In the docket, there were four submissions from experts (three from members of the STG Coalition) requesting the FERC review the incident and settlement:

1. Motion to Intervene of Michael Mabee [Click here for .PDF file]
2. Motion to Intervene of  of Public Citizen, Inc. and The Utility Reform Network [Click here for .PDF file]
3. Comments of Comments of Foundation for Resilient Societies and Isologic LLC [Click here for .PDF file]
4. Comments of Frank J. Gaffney, Jr., President & CEO, Center for Security Policy [Click here for .PDF file]

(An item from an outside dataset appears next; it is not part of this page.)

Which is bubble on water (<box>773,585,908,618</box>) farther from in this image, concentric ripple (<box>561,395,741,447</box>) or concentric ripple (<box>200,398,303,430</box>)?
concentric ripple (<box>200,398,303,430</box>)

All had essentially the same Quixotic request: that FERC review the incident and release the name of the “Unidentified Registered Entity.” Alas, we were apparently tilting at windmills. A mere 4 business hours after the docket closed, FERC gave the electric utility industry a pass on this total lack of accountability. The NERC cover-up became a FERC cover-up.

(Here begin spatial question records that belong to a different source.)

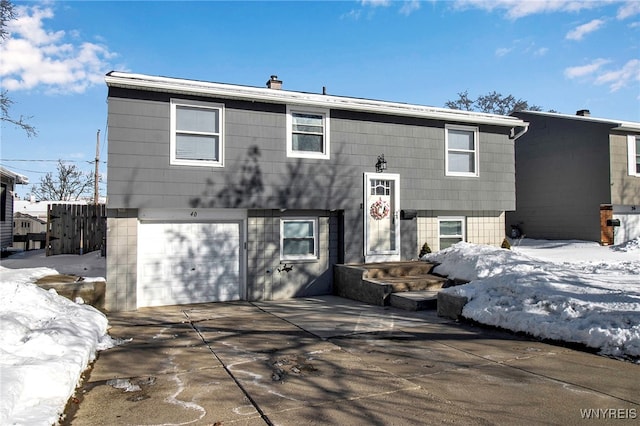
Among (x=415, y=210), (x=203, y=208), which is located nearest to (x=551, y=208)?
(x=415, y=210)

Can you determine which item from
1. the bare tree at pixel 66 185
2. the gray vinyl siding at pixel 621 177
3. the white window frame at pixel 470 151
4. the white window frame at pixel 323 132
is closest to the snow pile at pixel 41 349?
the white window frame at pixel 323 132

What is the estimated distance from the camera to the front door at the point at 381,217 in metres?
11.5

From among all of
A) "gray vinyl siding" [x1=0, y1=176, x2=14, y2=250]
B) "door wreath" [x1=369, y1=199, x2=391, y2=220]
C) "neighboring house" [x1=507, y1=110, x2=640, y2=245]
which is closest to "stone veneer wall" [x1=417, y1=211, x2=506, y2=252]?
"door wreath" [x1=369, y1=199, x2=391, y2=220]

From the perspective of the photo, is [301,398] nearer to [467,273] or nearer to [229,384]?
[229,384]

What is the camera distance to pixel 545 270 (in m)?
8.24

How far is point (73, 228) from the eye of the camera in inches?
604

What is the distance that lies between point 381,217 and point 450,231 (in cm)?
244

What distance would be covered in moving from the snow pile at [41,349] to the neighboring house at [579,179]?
17.1m

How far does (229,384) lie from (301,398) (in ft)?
2.98

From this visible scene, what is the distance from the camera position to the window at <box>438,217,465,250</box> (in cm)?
1259

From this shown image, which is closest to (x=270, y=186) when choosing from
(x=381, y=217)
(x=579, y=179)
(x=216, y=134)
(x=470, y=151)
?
(x=216, y=134)

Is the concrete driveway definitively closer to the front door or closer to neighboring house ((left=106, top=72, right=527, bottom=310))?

• “FERC approves $2.7M cyber fine without naming names.” Blake Sobczak, E&E News. May 31, 2018.

FERC aided and abetted this cover-up shamelessly and quickly, giving no consideration to four expert comments in the docket: The docket closed at 5:00 p.m. on May 30, 2018. The following day at 12:11 p.m. (just after noon), FERC dismissed the docket with an order adopting the NERC cover-up. Couldn’t they have at least waited a few days to give the false appearance that they were considering the public comments and two motions to intervene?? That would have at least made us feel better.

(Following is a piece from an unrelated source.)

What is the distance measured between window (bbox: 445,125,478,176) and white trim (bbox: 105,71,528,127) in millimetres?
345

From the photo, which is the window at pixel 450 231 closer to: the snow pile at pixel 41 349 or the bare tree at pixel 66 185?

The email I received above linked to a FERC Order in which the penalties NERC proposed against the “Unidentified Registered Entity” involved in a massive cyber breach are now “deemed affirmed by operation of law.”

To make matters worse, as you may know, I had submitted a Freedom of Information Act Request seeking the name of the “Unidentified Registered Entity.” [Click here to see my FOIA request.] FERC Denied my FOIA request on May 25, 2018.[Click here to see FERC’s denial letter.] So this is not an accident. FERC is actively seeking to cover up the identity “Unidentified Registered Entity” for their chums in the electric utility industry. This is now a federal government FERC cover-up.

Well played NERC – you are now the proud owner of a government agency.